Auch am vergangenen Donnerstag wurden wieder am späten Nachmittag 136 Flüchtlinge - davon 95 Männer, 17 Frauen und 24 Kinder von der Stadt Wien untergebracht, die am Samstag-Vormittag das Geriatriezentrum wieder verließen. Doch diesmal ging es nicht so ruhig ab, wie man es sonst in der Anlage gewohnt ist, denn während sich die Familien mit den Kleinkindern, die sich sehr wohl fühlten, eher still und leise verhielten, haben sich die jungen Männer Trinkgelage geliefert, die bis in die frühen Morgenstunden anhielten. Die Sanitäranlagen waren total verschmutzt.

Selbstverständlich sind gewisse Vorkommnisse vorprogrammiert und werden auch nicht so schnell beseitigt werden können, wenn man bedenkt, dass die Menschen aus Syrien andere hygienische Gegebenheiten gewohnt sind. Sie kennen zum Beispiel kein Klopapier und reinigen sich daher auch in St.
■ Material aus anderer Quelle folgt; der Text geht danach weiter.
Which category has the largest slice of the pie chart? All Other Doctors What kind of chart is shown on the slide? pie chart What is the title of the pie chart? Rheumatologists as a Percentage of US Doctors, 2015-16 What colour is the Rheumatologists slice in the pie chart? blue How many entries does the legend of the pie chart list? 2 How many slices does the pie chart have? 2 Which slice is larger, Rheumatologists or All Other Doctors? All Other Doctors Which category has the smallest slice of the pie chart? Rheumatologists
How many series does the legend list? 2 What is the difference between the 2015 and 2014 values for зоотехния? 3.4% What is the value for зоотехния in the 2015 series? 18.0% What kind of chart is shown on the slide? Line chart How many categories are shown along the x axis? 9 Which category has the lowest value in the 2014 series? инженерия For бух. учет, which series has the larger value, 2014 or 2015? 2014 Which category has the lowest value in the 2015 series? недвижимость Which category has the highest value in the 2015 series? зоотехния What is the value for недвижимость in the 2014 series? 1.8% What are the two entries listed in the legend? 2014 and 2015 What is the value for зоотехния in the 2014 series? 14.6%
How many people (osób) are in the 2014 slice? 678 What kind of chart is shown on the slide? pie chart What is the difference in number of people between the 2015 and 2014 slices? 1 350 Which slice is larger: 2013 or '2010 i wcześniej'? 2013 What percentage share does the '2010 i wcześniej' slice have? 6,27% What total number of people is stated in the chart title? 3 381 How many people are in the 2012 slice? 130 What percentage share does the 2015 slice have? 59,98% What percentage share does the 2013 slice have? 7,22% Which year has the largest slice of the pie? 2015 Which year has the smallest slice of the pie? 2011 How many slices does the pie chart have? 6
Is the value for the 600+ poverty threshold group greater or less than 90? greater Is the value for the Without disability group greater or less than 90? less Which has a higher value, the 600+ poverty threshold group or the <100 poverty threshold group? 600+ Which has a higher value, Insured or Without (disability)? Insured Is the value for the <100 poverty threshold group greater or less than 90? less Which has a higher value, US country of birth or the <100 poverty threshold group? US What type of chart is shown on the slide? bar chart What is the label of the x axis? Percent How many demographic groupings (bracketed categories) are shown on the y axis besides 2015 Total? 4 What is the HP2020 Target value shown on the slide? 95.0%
Andrä nur mit Wasser.

Probleme gibt es leider auch immer wieder mit der gespendeten Bekleidung, denn wenn diese von den Flüchtlingen anprobiert wird und nicht passt, darf sie nicht weiter verwendet, sondern muss nach Vorschrift der Gesundheitsbehörde verbrannt werden. Es könnten sich sonst Ungeziefer oder Krankheiten ausbreiten, die man nicht so schnell unter Kontrolle bringen kann.

„Ab Anfang November wird die Anstalt geschlossen und mitdem Großreinemachen begonnen!“ Anneliese Schlager, Direktorin des Geriatriezentrums

Doch es sind nur mehr wenige Tage, wo das Zentrum als Transitlager zur Verfügung steht, denn, so Direktorin Anneliese Schlager, ab Anfang November wird die Anstalt geschlossen, die noch vorhandenen Möbeln - wenn sie noch nicht verkauft wurden - werden ausgeräumt und es wird mit dem Großreinemachen begonnen.

Noch gehört das Areal dem Wiener Krankenanstalten-Verbund. Deshalb könnte es leicht sein, dass die Planungen über den Haufen geworfen werden, wenn in der Bundeshauptstadt ein Flüchtlings-Engpass herrschen sollte. 

Wer die geplanten letzten Tage noch mithelfen will, kann sich bei Einsatzleiter Reinhard Schuster unter 02782/ 8018105 melden und sich über die Möglichkeit der Unterstützung erkundigen. Die Einsatzleitung freut sich über jede ehrenamtliche Tätigkeit.

„Fest der Begegnung“  im Augustinussaal

Eine erfreuliche Aktion fand am Sonntag-Nachmittag für jene Flüchtlinge statt, die gekommen sind, um zu bleiben: „Das Boot ist voll - wir können beginnen“, so Stiftsdechant Mauritius Lenz beim „Fest der Begegnung“ im Augustinussaal. Die Flüchtlingshilfe Herzogenburg hat alle eingeladen, die ihre Heimat wegen Krieg und Terror verlassen mussten und hier Zuflucht genommen haben, sowie alle Quartiergeber und Helfer, die die Gäste kennenlernen möchten. „Sie sind als Fremde gekommen - wollen aber nicht als Fremde bleiben“, so Viola Raheb, die mit Marwan Abado die Kinder und Erwachsenen mit orientalischen Geschichten und Klängen unterhielt, bevor das Kinderschminken begann.